- _Records provided_:
>>>>
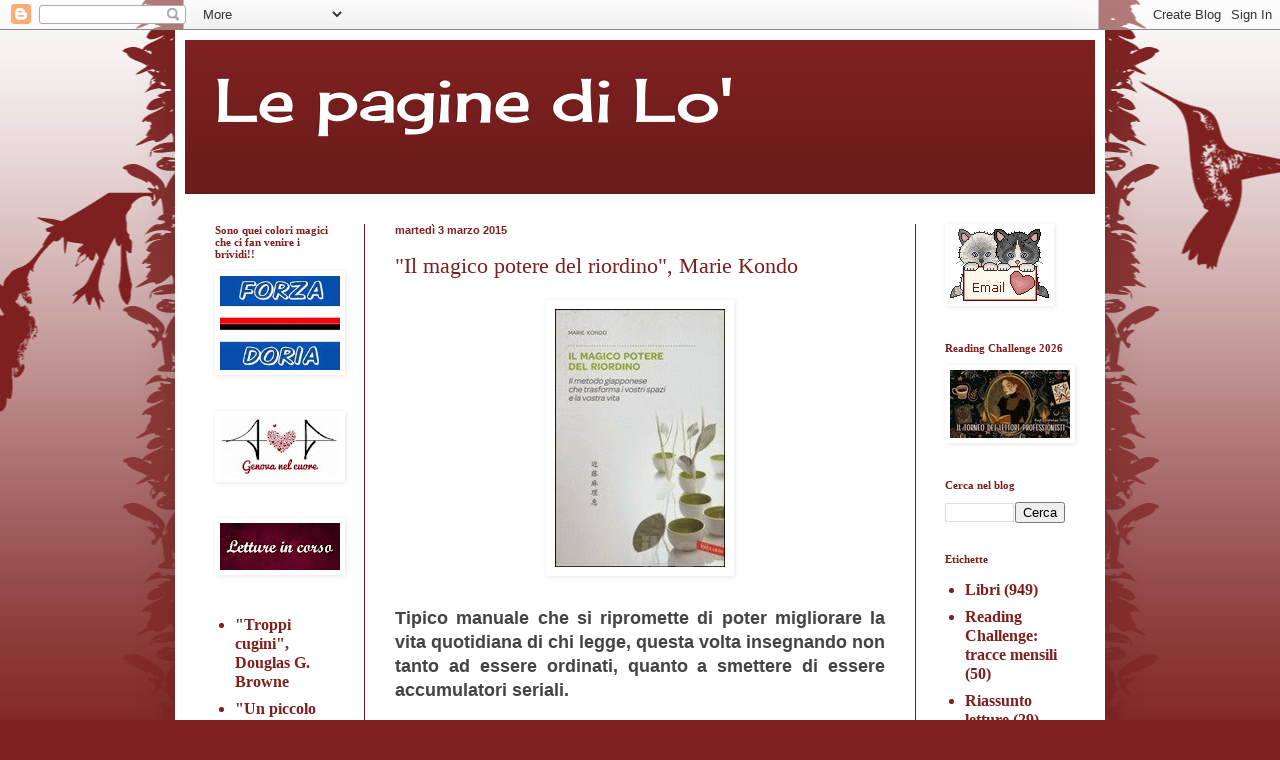

--- FILE ---
content_type: text/html; charset=UTF-8
request_url: https://lepaginedilo.blogspot.com/b/stats?style=BLACK_TRANSPARENT&timeRange=ALL_TIME&token=APq4FmBZAa7-_XHnhJDL65EzPNSvuPsUO3gKIn4F5WHq9R0Te8BdfkEwzqbDUWLSvLcnSYR5N5_V8vWbPV4RmXfx_FEUqeLiZA
body_size: -8
content:
{"total":329490,"sparklineOptions":{"backgroundColor":{"fillOpacity":0.1,"fill":"#000000"},"series":[{"areaOpacity":0.3,"color":"#202020"}]},"sparklineData":[[0,81],[1,41],[2,95],[3,34],[4,11],[5,28],[6,32],[7,24],[8,49],[9,61],[10,78],[11,40],[12,42],[13,38],[14,55],[15,15],[16,17],[17,65],[18,30],[19,29],[20,73],[21,53],[22,80],[23,57],[24,22],[25,13],[26,94],[27,23],[28,18],[29,2]],"nextTickMs":1800000}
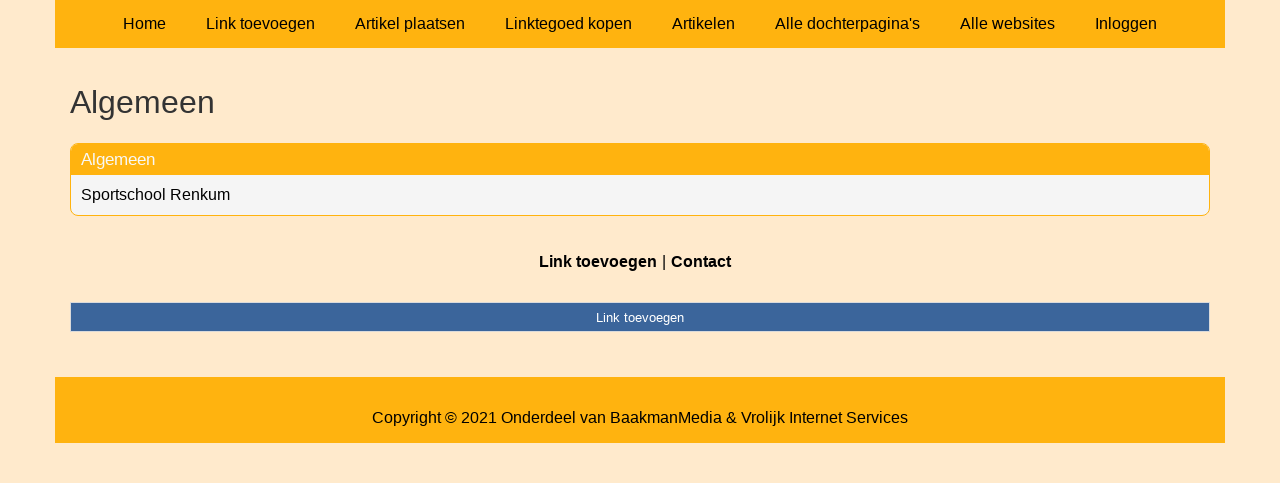

--- FILE ---
content_type: text/html; charset=utf-8
request_url: https://sport.event-sport.eu/rubrieken/algemeen/
body_size: 939
content:
<!doctype html>
<html lang="nl">
<head>
  <meta charset="utf-8">
  <meta name="viewport" content="width=device-width, initial-scale=1">
  <title>Algemeen</title>
  <meta name="description" content="Alles over sporten vind je op onze Sport Startpagina" />
  <link href="//www.event-sport.eu/core-frontend.css" media="screen" rel="stylesheet" />
  <link href="//www.event-sport.eu/extensions/portal/assets/portal.css?1769435893" media="screen" rel="stylesheet" />
  <script src="//www.event-sport.eu/core-frontend.js"></script>
	<link href="/extensions/system.sidebar/sidebar.css" rel="stylesheet" />
	<link href="/generated.css" rel="stylesheet" />
</head>
<body class="page-portal-page page-portal-category extension-portal layout-default">
  <header class="page-menu-background responsive-container">
    <div class="page-menu-background"></div>
    <nav class="menu-main-container">
                <label for="drop-menu-main" class="toggle menu_toggle">Menu +</label>
                <input type="checkbox" id="drop-menu-main" />
                <ul class="menu-main"><li><a href="//www.event-sport.eu">Home</a></li><li><a href="https://www.backlinker.eu/meerdere-links-toevoegen/">Link toevoegen</a></li><li><a href="https://www.backlinker.eu/artikel-plaatsen/">Artikel plaatsen</a></li><li><a href="https://www.backlinker.eu/registreren/">Linktegoed kopen</a></li><li><a href="//www.event-sport.eu/blog/">Artikelen</a></li><li><a href="//www.event-sport.eu/alle-startpaginas/">Alle dochterpagina's</a></li><li><a href="https://www.backlinker.eu/alle-startpagina-websites/">Alle websites</a></li><li><a href="//www.event-sport.eu/inloggen/">Inloggen</a></li></ul>
              </nav>
  </header>
  <main class="responsive-container page-background">
    
    
    <a href="/"><h1>Algemeen</h1></a>


      <div class="grid-columns-1">
        <div>
            <div style="background-color:#f5f5f5;border:1px solid #ffb30f;"><h2 style="background-color:#ffb30f;"><a style="color:#f8f8f7;" href="/rubrieken/algemeen/">Algemeen</a></h2><p><a href="https://fitcamprenkum.nl/" rel="noopener" target="_blank" data-link-id="115">Sportschool Renkum</a></p></div></div>
      </div>
      <div class="clear-both"></div><ul id="nav-footer">
          <li><a href="https://www.backlinker.eu/meerdere-links-toevoegen/">Link toevoegen</a></li><li><a href="/contact/">Contact</a></li></ul><a class="add-link button" href="https://www.backlinker.eu/meerdere-links-toevoegen/">Link toevoegen</a>

    
  </main>
  <footer class="responsive-container">
    <nav class="menu-footer-container">
                <label for="drop-menu-footer" class="toggle menu_toggle">Menu +</label>
                <input type="checkbox" id="drop-menu-footer" />
                <ul class="menu-footer"></ul>
              </nav>
    Copyright © 2021 Onderdeel van <a href="https://baakmanmedia.nl" target="_blank">BaakmanMedia</a> & <a href="https://vrolijkinternetservices.nl/" target="_blank">Vrolijk Internet Services</a>
  </footer>
  <script src="//www.event-sport.eu/extensions/portal/assets/portal.js?1769435893" async></script>
</body>
</html>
<<<<
- _Description of the task_: Everything in the records except the pictures is to be repeated exactly.

- _Solution to this task_:
--- FILE ---
content_type: text/html; charset=UTF-8
request_url: https://lepaginedilo.blogspot.com/b/stats?style=BLACK_TRANSPARENT&timeRange=ALL_TIME&token=APq4FmBZAa7-_XHnhJDL65EzPNSvuPsUO3gKIn4F5WHq9R0Te8BdfkEwzqbDUWLSvLcnSYR5N5_V8vWbPV4RmXfx_FEUqeLiZA
body_size: -8
content:
{"total":329490,"sparklineOptions":{"backgroundColor":{"fillOpacity":0.1,"fill":"#000000"},"series":[{"areaOpacity":0.3,"color":"#202020"}]},"sparklineData":[[0,81],[1,41],[2,95],[3,34],[4,11],[5,28],[6,32],[7,24],[8,49],[9,61],[10,78],[11,40],[12,42],[13,38],[14,55],[15,15],[16,17],[17,65],[18,30],[19,29],[20,73],[21,53],[22,80],[23,57],[24,22],[25,13],[26,94],[27,23],[28,18],[29,2]],"nextTickMs":1800000}

--- FILE ---
content_type: text/html; charset=utf-8
request_url: https://sport.event-sport.eu/rubrieken/algemeen/
body_size: 939
content:
<!doctype html>
<html lang="nl">
<head>
  <meta charset="utf-8">
  <meta name="viewport" content="width=device-width, initial-scale=1">
  <title>Algemeen</title>
  <meta name="description" content="Alles over sporten vind je op onze Sport Startpagina" />
  <link href="//www.event-sport.eu/core-frontend.css" media="screen" rel="stylesheet" />
  <link href="//www.event-sport.eu/extensions/portal/assets/portal.css?1769435893" media="screen" rel="stylesheet" />
  <script src="//www.event-sport.eu/core-frontend.js"></script>
	<link href="/extensions/system.sidebar/sidebar.css" rel="stylesheet" />
	<link href="/generated.css" rel="stylesheet" />
</head>
<body class="page-portal-page page-portal-category extension-portal layout-default">
  <header class="page-menu-background responsive-container">
    <div class="page-menu-background"></div>
    <nav class="menu-main-container">
                <label for="drop-menu-main" class="toggle menu_toggle">Menu +</label>
                <input type="checkbox" id="drop-menu-main" />
                <ul class="menu-main"><li><a href="//www.event-sport.eu">Home</a></li><li><a href="https://www.backlinker.eu/meerdere-links-toevoegen/">Link toevoegen</a></li><li><a href="https://www.backlinker.eu/artikel-plaatsen/">Artikel plaatsen</a></li><li><a href="https://www.backlinker.eu/registreren/">Linktegoed kopen</a></li><li><a href="//www.event-sport.eu/blog/">Artikelen</a></li><li><a href="//www.event-sport.eu/alle-startpaginas/">Alle dochterpagina's</a></li><li><a href="https://www.backlinker.eu/alle-startpagina-websites/">Alle websites</a></li><li><a href="//www.event-sport.eu/inloggen/">Inloggen</a></li></ul>
              </nav>
  </header>
  <main class="responsive-container page-background">
    
    
    <a href="/"><h1>Algemeen</h1></a>


      <div class="grid-columns-1">
        <div>
            <div style="background-color:#f5f5f5;border:1px solid #ffb30f;"><h2 style="background-color:#ffb30f;"><a style="color:#f8f8f7;" href="/rubrieken/algemeen/">Algemeen</a></h2><p><a href="https://fitcamprenkum.nl/" rel="noopener" target="_blank" data-link-id="115">Sportschool Renkum</a></p></div></div>
      </div>
      <div class="clear-both"></div><ul id="nav-footer">
          <li><a href="https://www.backlinker.eu/meerdere-links-toevoegen/">Link toevoegen</a></li><li><a href="/contact/">Contact</a></li></ul><a class="add-link button" href="https://www.backlinker.eu/meerdere-links-toevoegen/">Link toevoegen</a>

    
  </main>
  <footer class="responsive-container">
    <nav class="menu-footer-container">
                <label for="drop-menu-footer" class="toggle menu_toggle">Menu +</label>
                <input type="checkbox" id="drop-menu-footer" />
                <ul class="menu-footer"></ul>
              </nav>
    Copyright © 2021 Onderdeel van <a href="https://baakmanmedia.nl" target="_blank">BaakmanMedia</a> & <a href="https://vrolijkinternetservices.nl/" target="_blank">Vrolijk Internet Services</a>
  </footer>
  <script src="//www.event-sport.eu/extensions/portal/assets/portal.js?1769435893" async></script>
</body>
</html>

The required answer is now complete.